§ **SET TASK**:
Each entry that follows must be output without any deviation.

§ **LISTED ENTRIES**:
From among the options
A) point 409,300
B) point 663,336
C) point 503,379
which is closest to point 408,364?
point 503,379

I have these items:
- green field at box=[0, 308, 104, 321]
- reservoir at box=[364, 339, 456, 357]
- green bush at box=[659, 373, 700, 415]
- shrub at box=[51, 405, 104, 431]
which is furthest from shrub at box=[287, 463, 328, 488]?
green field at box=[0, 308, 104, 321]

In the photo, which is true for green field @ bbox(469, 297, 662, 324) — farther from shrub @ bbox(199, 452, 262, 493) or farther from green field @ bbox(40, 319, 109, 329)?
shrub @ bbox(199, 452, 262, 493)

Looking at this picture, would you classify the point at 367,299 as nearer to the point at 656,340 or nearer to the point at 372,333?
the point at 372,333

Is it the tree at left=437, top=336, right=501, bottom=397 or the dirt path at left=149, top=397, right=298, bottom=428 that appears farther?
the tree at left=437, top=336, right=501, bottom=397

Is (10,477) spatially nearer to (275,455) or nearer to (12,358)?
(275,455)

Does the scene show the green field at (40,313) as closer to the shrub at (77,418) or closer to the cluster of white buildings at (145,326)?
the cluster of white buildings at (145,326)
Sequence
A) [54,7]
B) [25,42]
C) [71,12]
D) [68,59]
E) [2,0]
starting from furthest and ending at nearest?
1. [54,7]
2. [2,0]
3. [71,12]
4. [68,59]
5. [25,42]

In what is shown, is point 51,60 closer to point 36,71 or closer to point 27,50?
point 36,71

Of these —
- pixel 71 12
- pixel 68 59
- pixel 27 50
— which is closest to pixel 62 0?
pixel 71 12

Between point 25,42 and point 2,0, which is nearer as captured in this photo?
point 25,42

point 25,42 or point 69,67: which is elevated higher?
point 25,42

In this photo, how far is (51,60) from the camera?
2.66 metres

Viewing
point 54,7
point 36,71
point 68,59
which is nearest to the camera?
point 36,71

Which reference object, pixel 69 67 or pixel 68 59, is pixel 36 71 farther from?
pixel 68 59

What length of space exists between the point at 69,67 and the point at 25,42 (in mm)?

§ **SOLUTION TO THE PROBLEM**:
From among the options
A) point 409,300
B) point 663,336
C) point 503,379
which is closest to point 408,364?
point 503,379

I have these items:
- green field at box=[0, 308, 104, 321]
- reservoir at box=[364, 339, 456, 357]
- green bush at box=[659, 373, 700, 415]
- shrub at box=[51, 405, 104, 431]
which is furthest from shrub at box=[287, 463, 328, 488]?
green field at box=[0, 308, 104, 321]

In the photo, which is true for green field @ bbox(469, 297, 662, 324) — farther from shrub @ bbox(199, 452, 262, 493) or farther from green field @ bbox(40, 319, 109, 329)?
shrub @ bbox(199, 452, 262, 493)

Looking at this picture, would you classify the point at 367,299 as nearer to the point at 656,340 or nearer to the point at 372,333?
the point at 372,333

Is it the tree at left=437, top=336, right=501, bottom=397 or the dirt path at left=149, top=397, right=298, bottom=428 that appears farther?
the tree at left=437, top=336, right=501, bottom=397

Is (10,477) spatially nearer to (275,455) or nearer to (12,358)?
(275,455)

Does the scene show the green field at (40,313) as closer to the shrub at (77,418) or closer to the cluster of white buildings at (145,326)?
the cluster of white buildings at (145,326)
Sequence
A) [54,7]
B) [25,42]
C) [71,12]
D) [68,59]
E) [2,0]
starting from furthest and ending at nearest?
1. [54,7]
2. [2,0]
3. [71,12]
4. [68,59]
5. [25,42]

In what is shown, is point 51,60 closer to point 36,71 or closer to point 27,50?
point 36,71

Of these —
- pixel 71 12
- pixel 68 59
- pixel 27 50
— which is closest to pixel 62 0?
pixel 71 12

Between point 25,42 and point 2,0, which is nearer as captured in this photo?
point 25,42

point 25,42 or point 69,67: which is elevated higher?
point 25,42

In this photo, how far is (51,60) from the camera?
2.66 metres

Viewing
point 54,7
point 36,71
point 68,59
which is nearest to the camera?
point 36,71

Which reference object, pixel 69 67 or pixel 68 59, is pixel 36 71 farther from?
pixel 68 59

What length of space exists between the point at 69,67 and the point at 25,42 (in mm)?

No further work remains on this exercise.